**WHAT YOU HAVE TO DO**
Pictures are not part of the copy; retype all the records below exactly.

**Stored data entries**
——

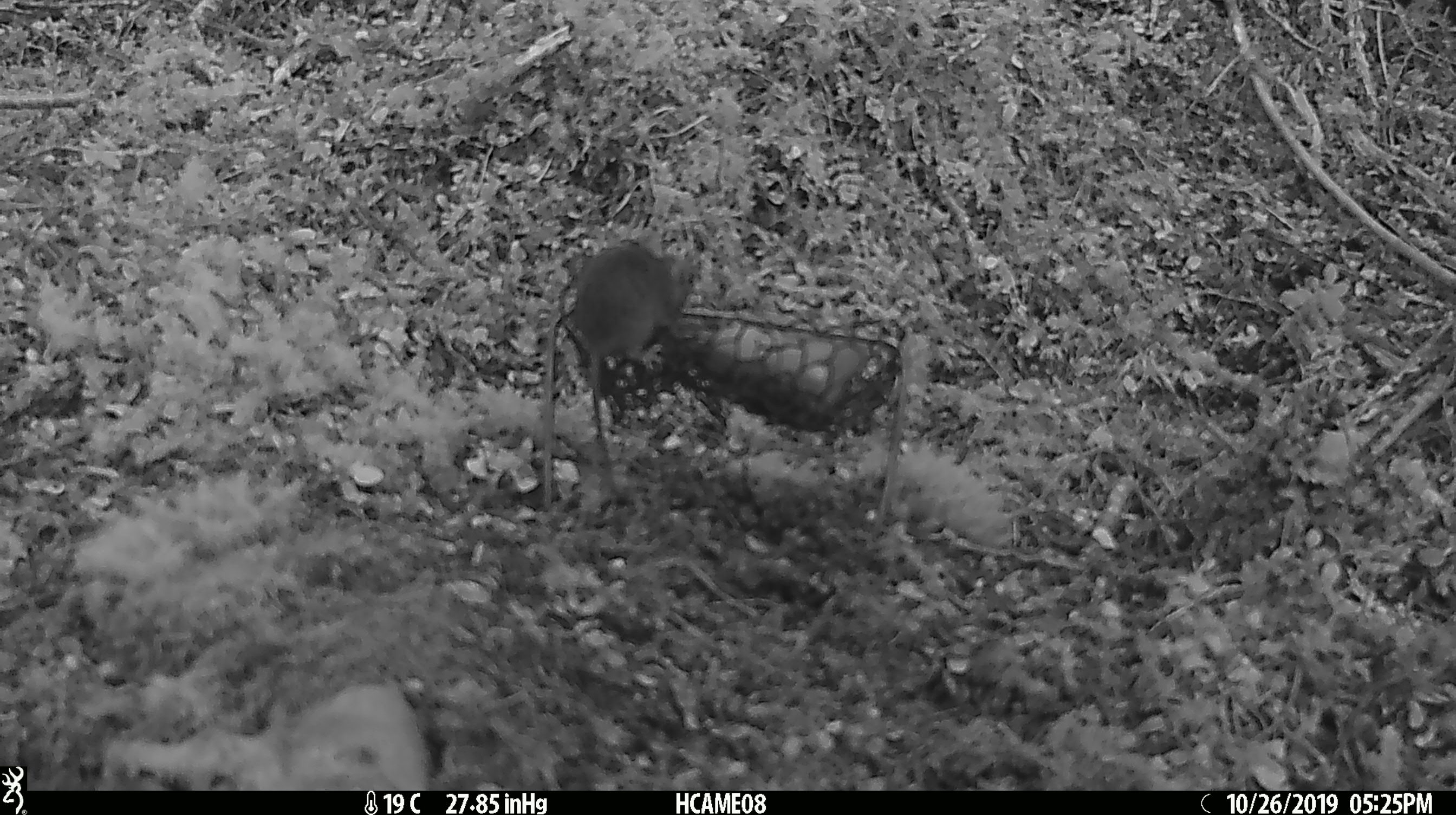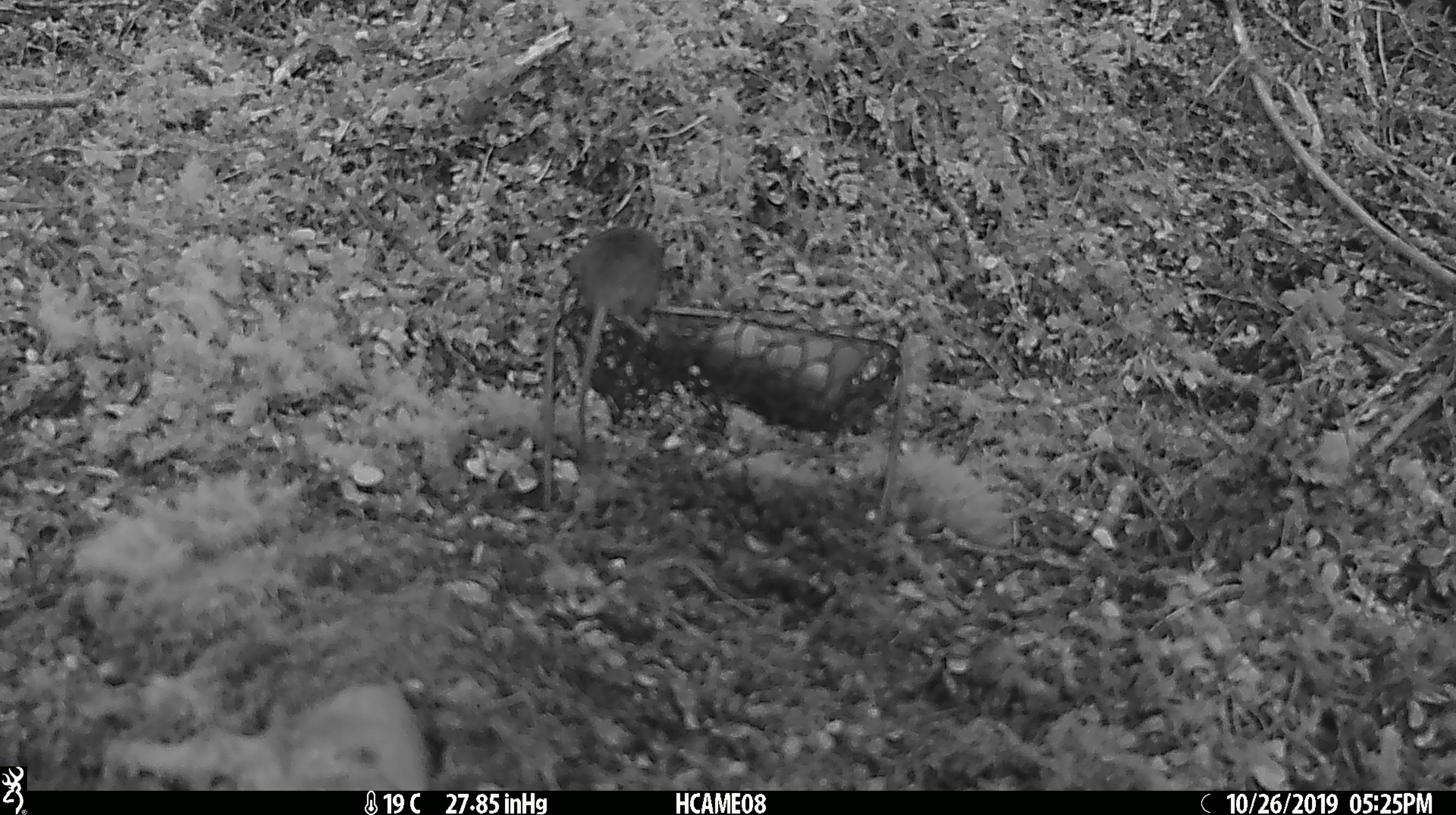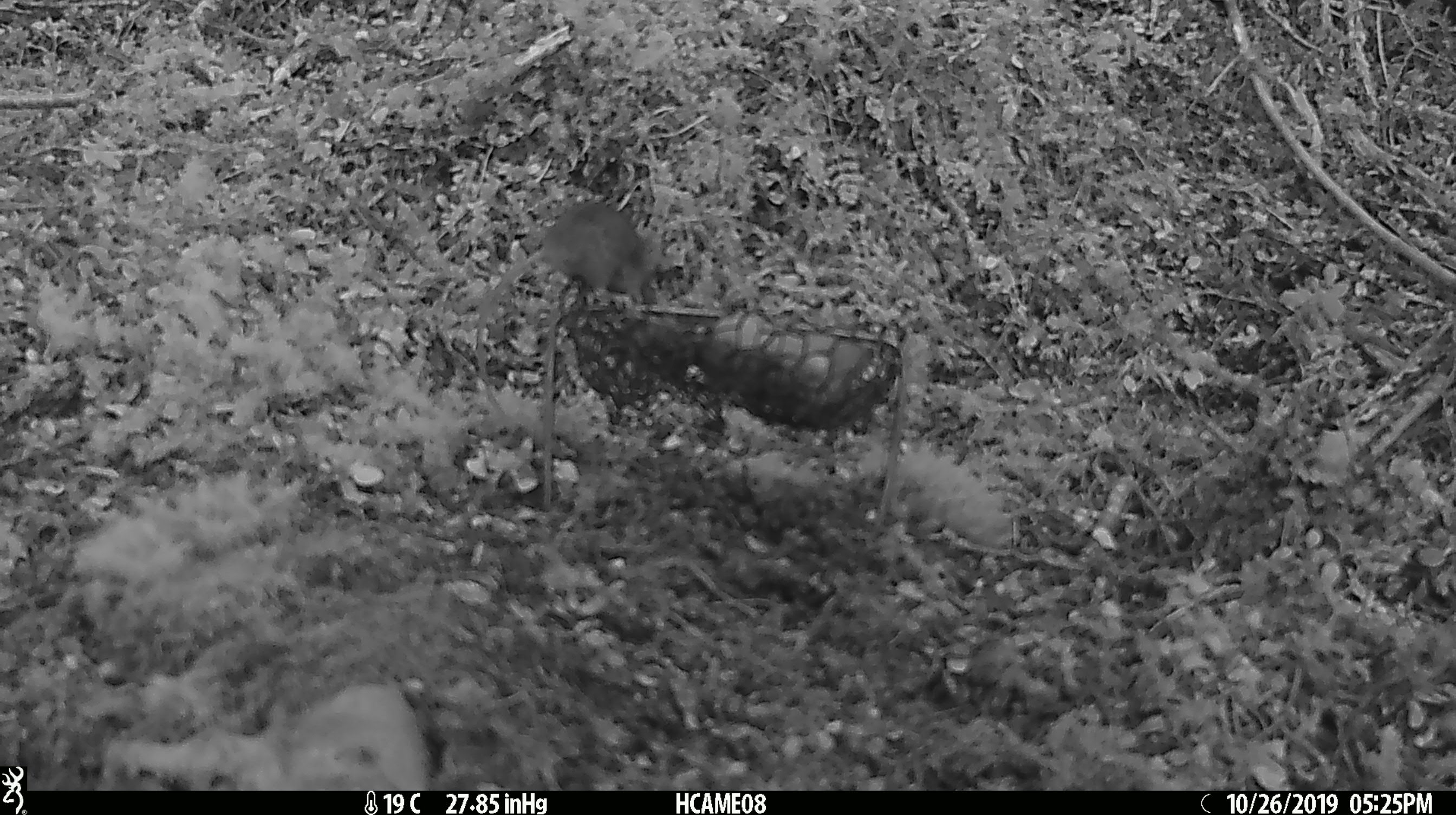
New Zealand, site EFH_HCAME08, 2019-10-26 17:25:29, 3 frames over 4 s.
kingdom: Animalia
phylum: Chordata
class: Mammalia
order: Rodentia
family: Muridae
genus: Mus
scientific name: Mus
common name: mouse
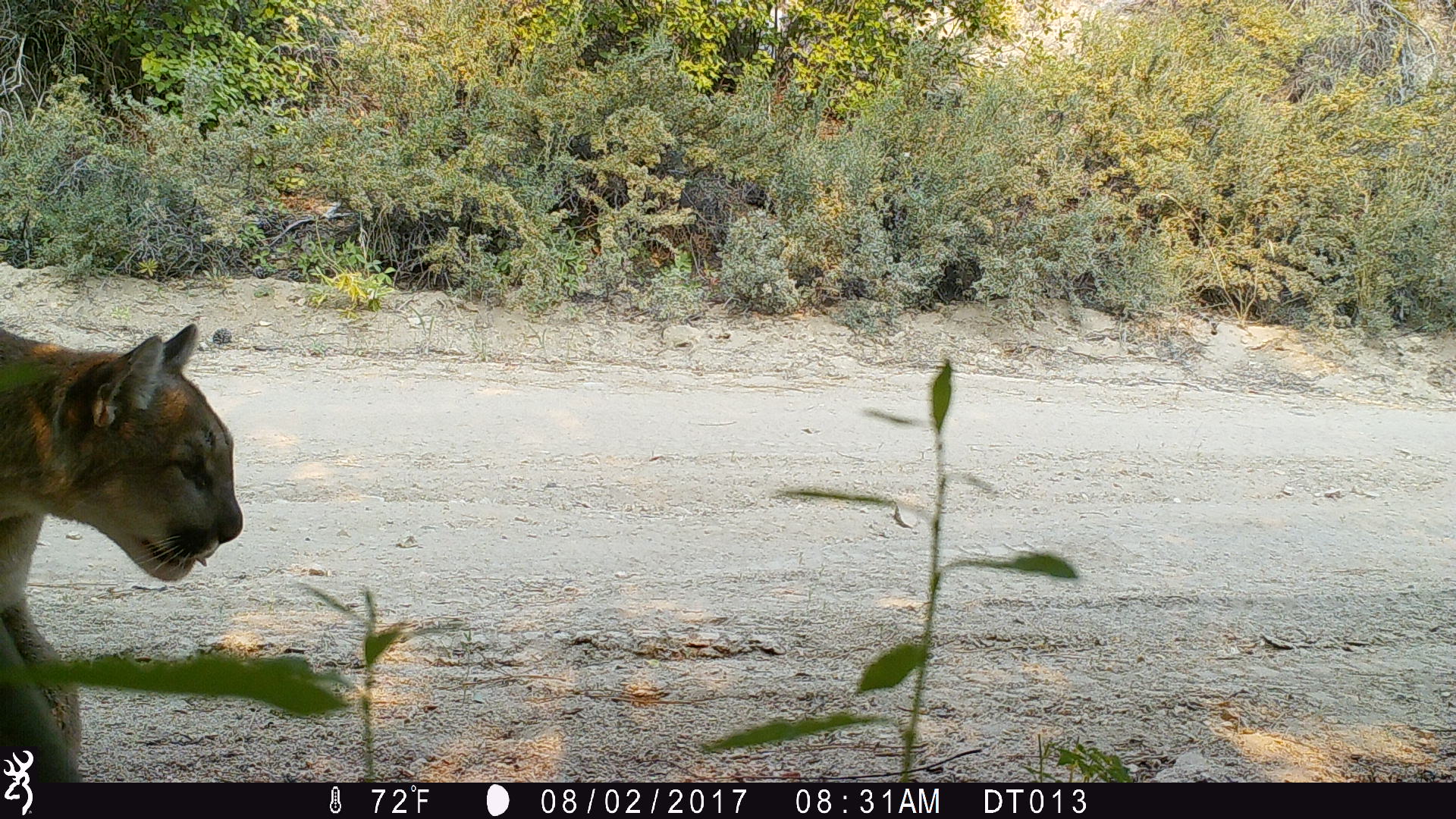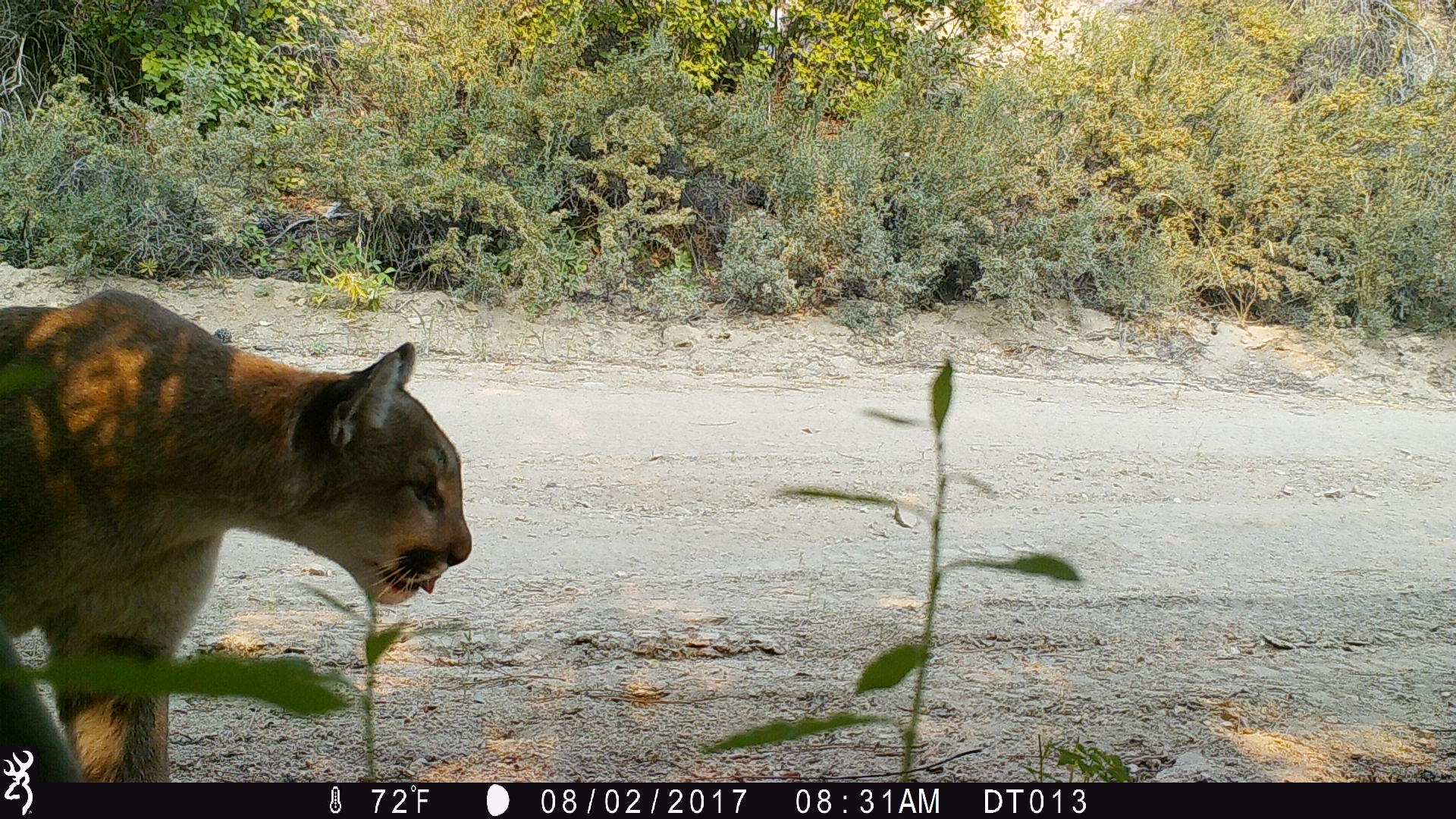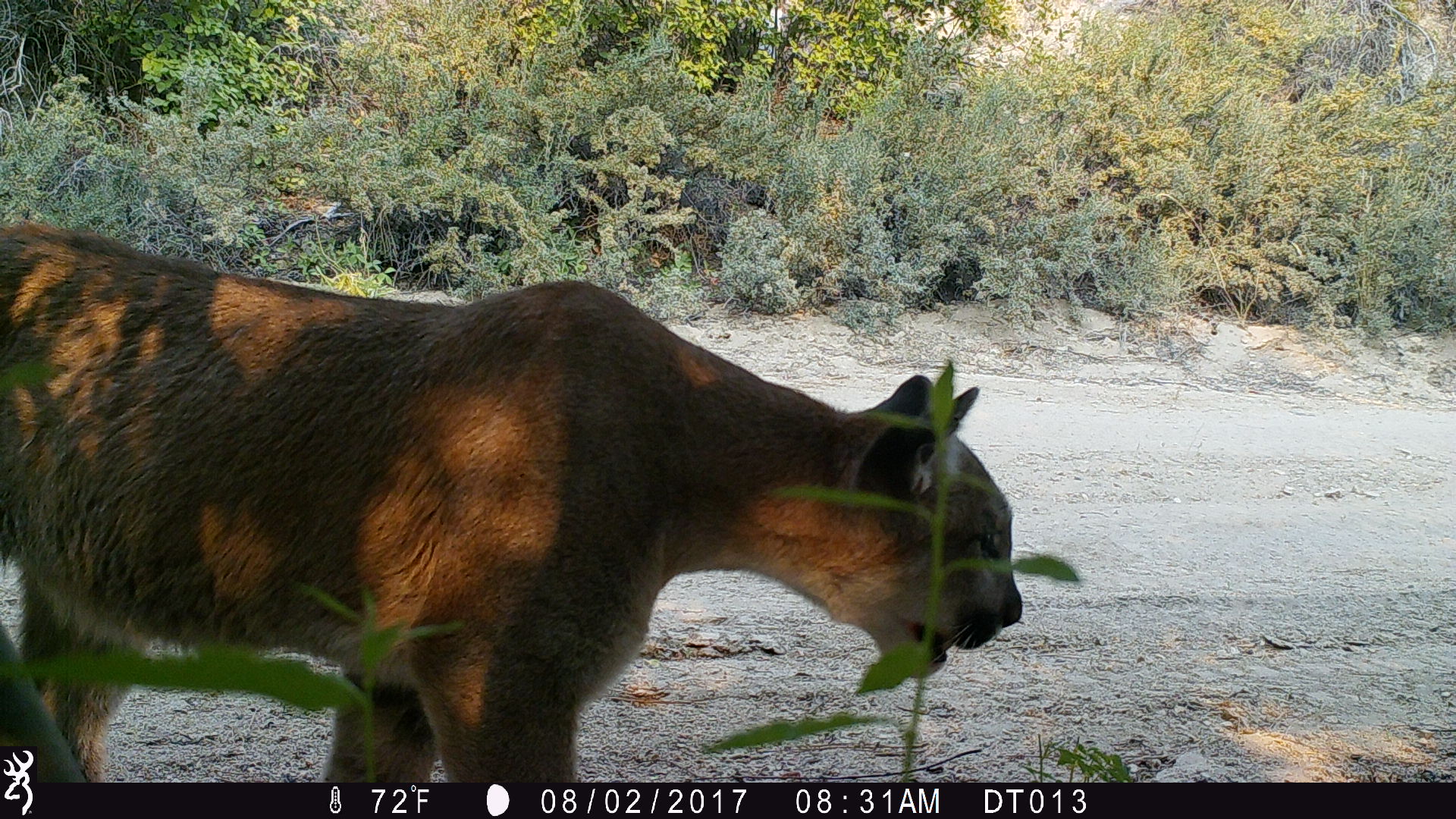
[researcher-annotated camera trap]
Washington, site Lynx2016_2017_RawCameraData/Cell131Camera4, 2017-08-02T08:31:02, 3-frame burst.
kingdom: Animalia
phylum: Chordata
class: Mammalia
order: Carnivora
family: Felidae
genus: Puma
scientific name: Puma concolor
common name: mountain lion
Puma concolor (mountain lion). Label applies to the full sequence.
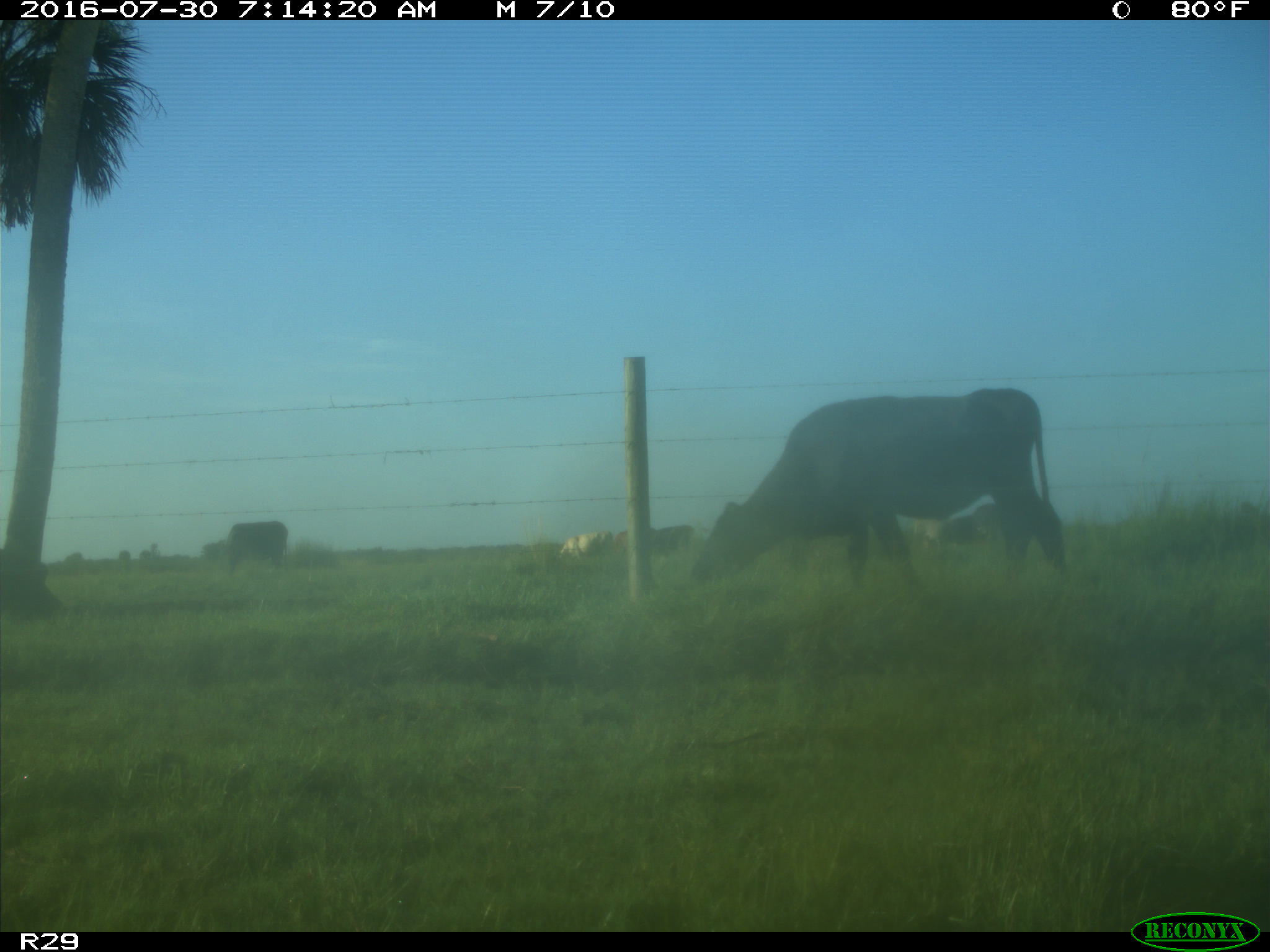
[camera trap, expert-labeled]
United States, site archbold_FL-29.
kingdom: Animalia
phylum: Chordata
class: Mammalia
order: Artiodactyla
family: Bovidae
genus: Bos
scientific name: Bos taurus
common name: domestic cow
Bos taurus (domestic cow).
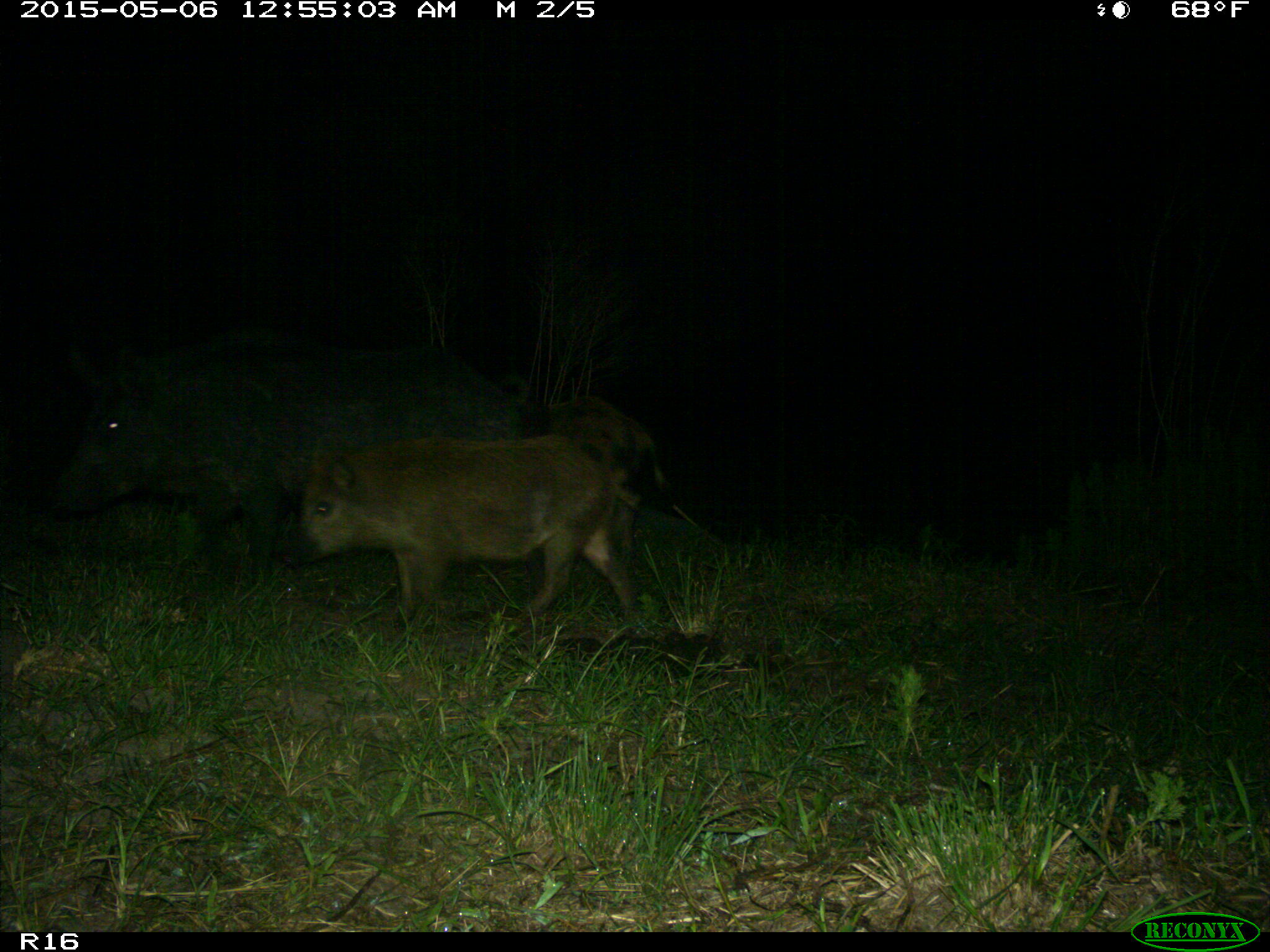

——

**RESULT FOR THIS TASK**
New Zealand, site EFH_HCAME08, 2019-10-26 17:25:29, 3 frames over 4 s.
kingdom: Animalia
phylum: Chordata
class: Mammalia
order: Rodentia
family: Muridae
genus: Mus
scientific name: Mus
common name: mouse
[researcher-annotated camera trap]
Washington, site Lynx2016_2017_RawCameraData/Cell131Camera4, 2017-08-02T08:31:02, 3-frame burst.
kingdom: Animalia
phylum: Chordata
class: Mammalia
order: Carnivora
family: Felidae
genus: Puma
scientific name: Puma concolor
common name: mountain lion
Puma concolor (mountain lion). Label applies to the full sequence.
[camera trap, expert-labeled]
United States, site archbold_FL-29.
kingdom: Animalia
phylum: Chordata
class: Mammalia
order: Artiodactyla
family: Bovidae
genus: Bos
scientific name: Bos taurus
common name: domestic cow
Bos taurus (domestic cow).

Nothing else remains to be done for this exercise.